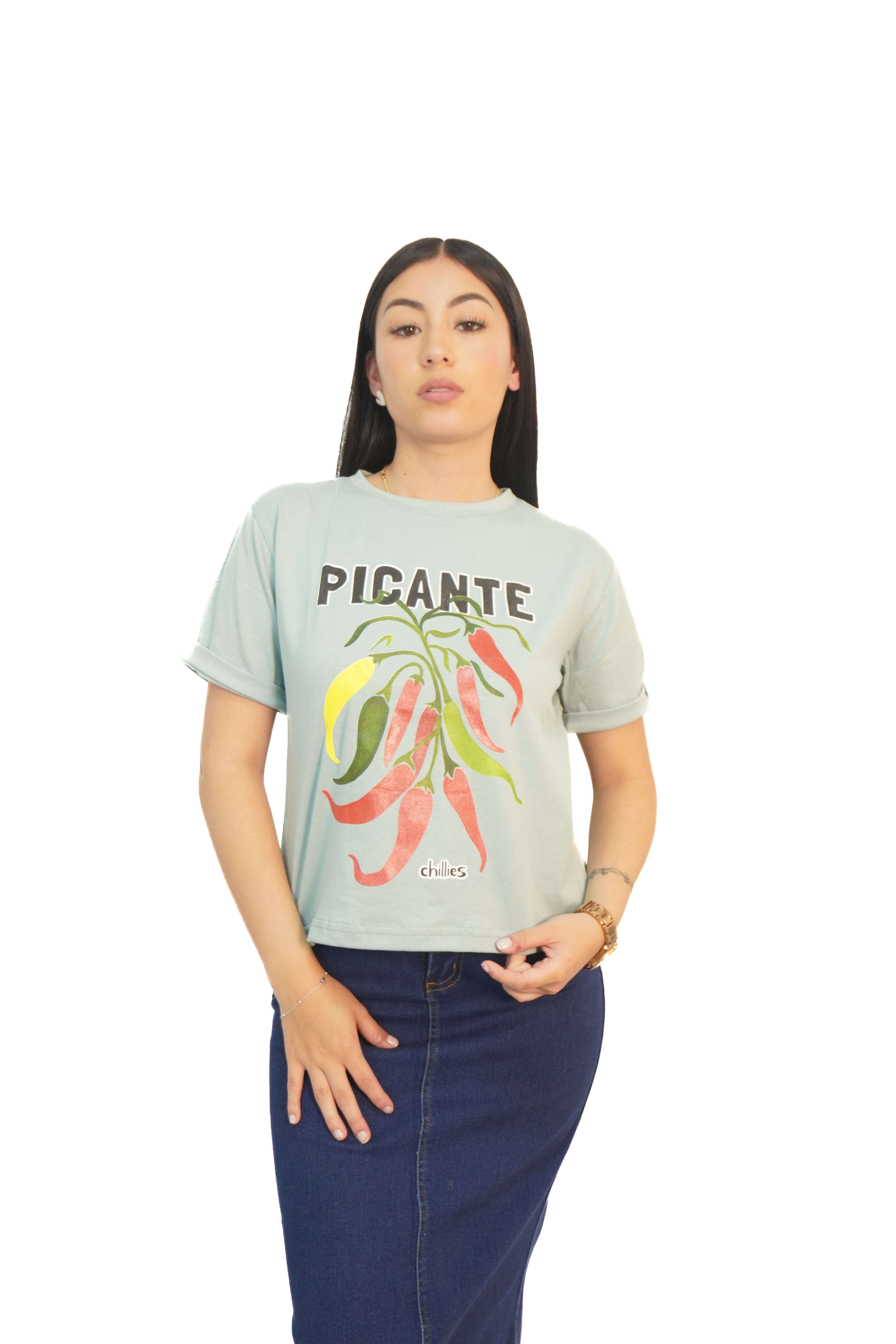 Camiseta picante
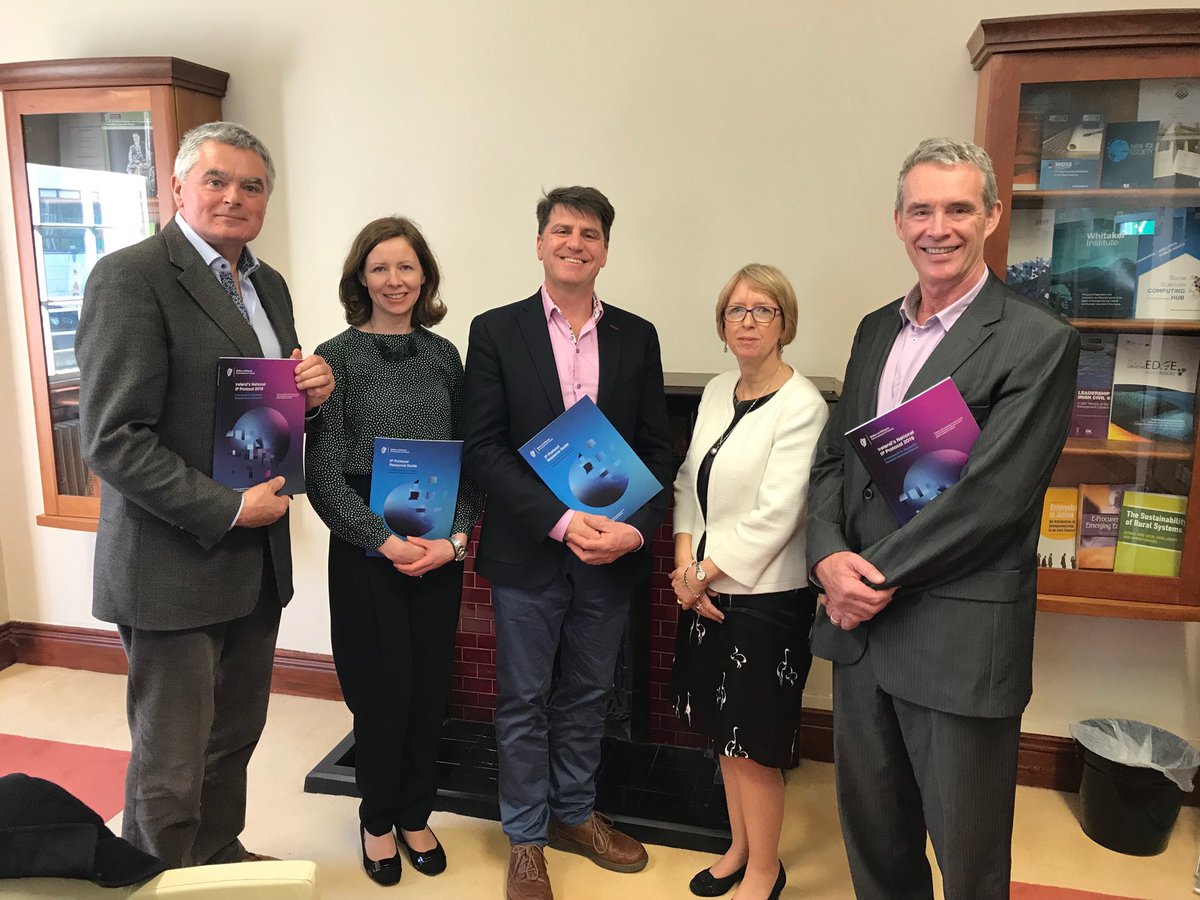 ATU_ResearchIE's tweet photo. Thanks @NUIGinnovation for hosting today’s session with @KTIconnect Director Alison Campbell on the #ipprotocol2019 @nuigalway. Delighted to participate with colleagues from @LyIT @itsligo https://t.co/hFsY1MsSHM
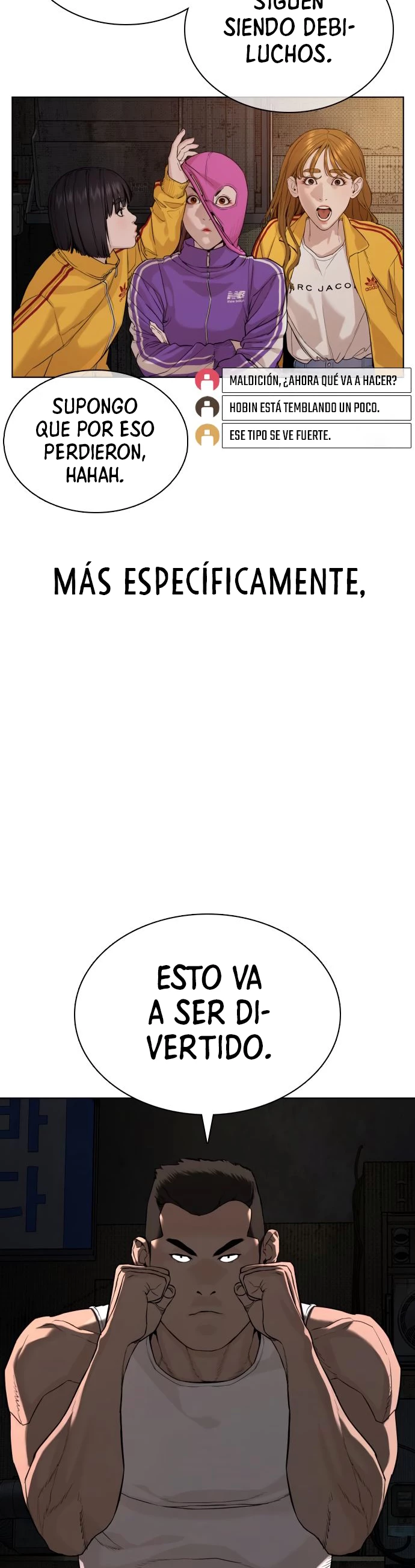 Como madrear - Capítulo 54 - Página 39 - LectorTMOo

--------

# What to produce
Please copy the data shown above precisely, leaving the images out.

# Written solution
 Camiseta picante
 ATU_ResearchIE's tweet photo. Thanks @NUIGinnovation for hosting today’s session with @KTIconnect Director Alison Campbell on the #ipprotocol2019 @nuigalway. Delighted to participate with colleagues from @LyIT @itsligo https://t.co/hFsY1MsSHM
 Como madrear - Capítulo 54 - Página 39 - LectorTMOo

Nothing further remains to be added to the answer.